The tenuousness of even the best accomplishments of the type used here for illustration is an important message. Humans and their societies are so inescapably diverse and vulnerable to manipulation that a utopian steady state will never be achieved. Despite the understandable desire some people have to manufacture a non-diverse population with an unperturbable guidance system, the human condition precludes such an outcome, as history has shown at every opportunity. The conclusion? We don't get to opt out of paying attention and staying engaged unless we are willing to passively side with the next resurgence of needless suffering, whatever form it happens to take today.

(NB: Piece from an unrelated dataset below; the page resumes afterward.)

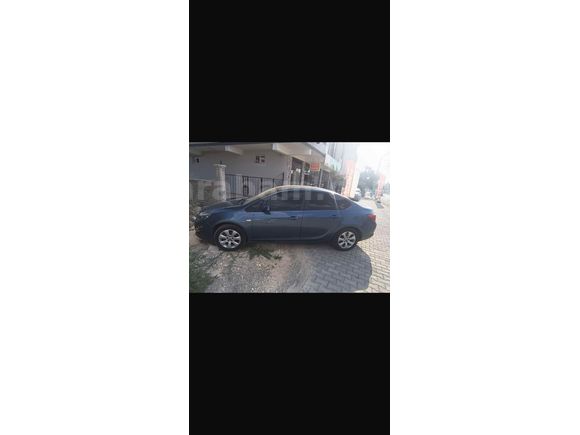 Sahibinden Opel Astra 1.6 Edition 2017 Model  97.000 km Lacivert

Stop accepting that government-run means poorly run. The DMV and the Post Office are punchlines precisely because we fund and administer them to produce that result. That is a choice, not a law of nature or a requirement of economic feasibility. It's a product of our policy priorities, of what we actually value most and least. Politicians should once again pay a career-ending price for not at least maintaining the appearance of being honorable. Letting every transgression pass – we now elect convicted felons and sexual predators – is an expression of the gulf between government and the people it is meant to serve.
Privatizing essential services has not improved them. It has made them profitable for some and inaccessible to others. We have the privatized and most expensive healthcare system in the developed world, delivering great stock returns and super wealthy CEOs, along with third-tier public health outcomes to millions who cannot afford basic medications or insurance itself. This is what institutional abandonment looks like. This, sadly, is what actual American priorities look like.
Building institutions that deserve trust is not a giveaway to the undeserving. It is the only alternative to the cycle of optional suffering this essay has described. More simply, how could building institutions that deserve trust not be the right thing to do? It's really not complicated, just difficult.
Dueling ended not because people became more civilized, but because something better was offered and made credible. That is how a culture becoming more civilized actually happens. Portugal showed it in a particular domain. Finland too, and has kept it going over decades. Social Security and Medicare showed it here, in this country, against fierce opposition, and the results have outlasted every attempt so far to take them back. Germany showed what it looks like to build institutions specifically designed to prevent the worst from happening again – and shows, right now, that the worst is always trying to happen again. We need to build institutions worth holding onto. We need to actively hold onto them.